Wildlife officials euthanize North Fork grizzly
Montana Fish, Wildlife & Parks bear management specialists euthanized a 22-year-old male grizzly bear that was spending a great deal of time near homes and was habituated to people in the North Fork area of the Flathead River.
FWP specialists recently received reports from landowners that the bear was appearing in yards near people. The bear was captured May 26. Its teeth were in extremely poor condition.
The decision was made to euthanize the bear May 27 in consultation with the U.S. Fish and Wildlife Service and Interagency Grizzly Bear Committee guidelines.
“This bear had grown comfortable around people, which is unnatural and unsafe for people and wildlife,” said Justine Vallieres, FWP grizzly bear management specialist. “The bear’s health condition was also poor due to its teeth and age. All of these factors created an increasing likelihood for potential conflict in an area where people live.”
Also, wildlife officials captured two grizzly bears in the lower Blackfoot Valley on Sunday, May 29. One was relocated to a remote area the next day and the other was euthanized due to an old injury that led to a serious infection.
The two-year-old female grizzlies were remaining close to homes along Highway 200, approximately 10 miles up the Blackfoot Valley from the town of Bonner.
In consultation with the U.S. Fish & Wildlife Service, Montana Fish, Wildlife & Parks (FWP) crews trapped the bears as a proactive measure to prevent conflicts in this rural neighborhood and to better assess an injury spotted on one of the bears.

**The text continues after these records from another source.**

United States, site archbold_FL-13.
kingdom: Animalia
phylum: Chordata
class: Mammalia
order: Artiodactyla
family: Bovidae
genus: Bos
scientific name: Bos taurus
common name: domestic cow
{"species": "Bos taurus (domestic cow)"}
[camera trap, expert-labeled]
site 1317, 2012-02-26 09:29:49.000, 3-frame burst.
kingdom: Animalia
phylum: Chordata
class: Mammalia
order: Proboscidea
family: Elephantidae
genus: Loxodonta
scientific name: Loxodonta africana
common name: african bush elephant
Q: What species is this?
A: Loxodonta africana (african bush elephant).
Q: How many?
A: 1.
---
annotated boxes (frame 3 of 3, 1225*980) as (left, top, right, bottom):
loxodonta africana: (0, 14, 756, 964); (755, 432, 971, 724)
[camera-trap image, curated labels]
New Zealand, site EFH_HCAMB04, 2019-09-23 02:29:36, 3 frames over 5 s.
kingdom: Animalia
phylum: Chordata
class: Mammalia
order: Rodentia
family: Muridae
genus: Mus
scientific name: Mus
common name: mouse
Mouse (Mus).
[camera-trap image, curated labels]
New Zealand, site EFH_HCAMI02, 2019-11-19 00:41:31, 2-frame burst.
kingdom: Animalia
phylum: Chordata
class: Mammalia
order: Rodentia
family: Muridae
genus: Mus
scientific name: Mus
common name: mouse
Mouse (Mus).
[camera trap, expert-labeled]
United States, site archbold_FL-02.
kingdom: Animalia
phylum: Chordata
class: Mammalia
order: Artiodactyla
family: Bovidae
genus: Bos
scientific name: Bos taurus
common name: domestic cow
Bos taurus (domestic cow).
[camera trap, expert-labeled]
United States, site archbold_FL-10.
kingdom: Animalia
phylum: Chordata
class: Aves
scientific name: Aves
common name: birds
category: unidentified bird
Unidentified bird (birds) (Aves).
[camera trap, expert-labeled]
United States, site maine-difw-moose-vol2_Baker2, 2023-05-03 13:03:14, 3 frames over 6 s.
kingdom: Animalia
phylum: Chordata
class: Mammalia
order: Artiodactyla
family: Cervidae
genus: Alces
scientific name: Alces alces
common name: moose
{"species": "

FWP biologists worked with a local veterinarian to diagnose the bear’s injury and determine if treatment was an option. The bear had a serious infection, stemming from an old injury that had caused the bear to lose its foot.
Specialists were unable to determine the cause because too much time had passed since the injury occurred; causes could include a trap, gunshot wound or natural accident.
The infection had progressed to a point that the bear had to be euthanized. The other grizzly was relocated to a remote area near the headwaters of Boles Creek.
FWP specialists work to help landowners and communities avoid bear conflicts. Montana is bear country with populations of grizzly and black bears that frequent higher and lower elevations, especially river corridors. Preventing a conflict is easier than dealing with one.
If you see a bear or bear sign near your residence or need to report a conflict, please call your local bear specialist at the contact number found on FWP’s website: fwp.mt.gov/conservation/wildlife-management/bear/contact.
Here are some tips for avoiding bear conflicts:
- Bear spray is a highly effective, non-lethal bear deterrent. Carry EPA-approved bear spray and know how to use it.
- Grizzly bears can be deterred from areas near homes using USFWS guidelines for hazing grizzly bears. This helps reinforce bears’ fear of people.
- Don’t let grizzly bears linger in your yard or in close proximity to home or other structures because this can lead to habituation. - Call an FWP specialist to help deter bears if you are not comfortable or able to do so.
- Notify your neighbors if you do observe a grizzly bear in the area to help make others aware.
- Never feed wildlife, especially bears. Bears that become food conditioned lose their natural foraging behavior and pose a threat to human safety. And it is illegal to feed bears in Montana.
- Always keep a safe distance from wildlife. Never approach a bear.
- Remove or secure food attractants. Bear-resistant containers and a properly constructed electrified fence are proven effective at deterring bears.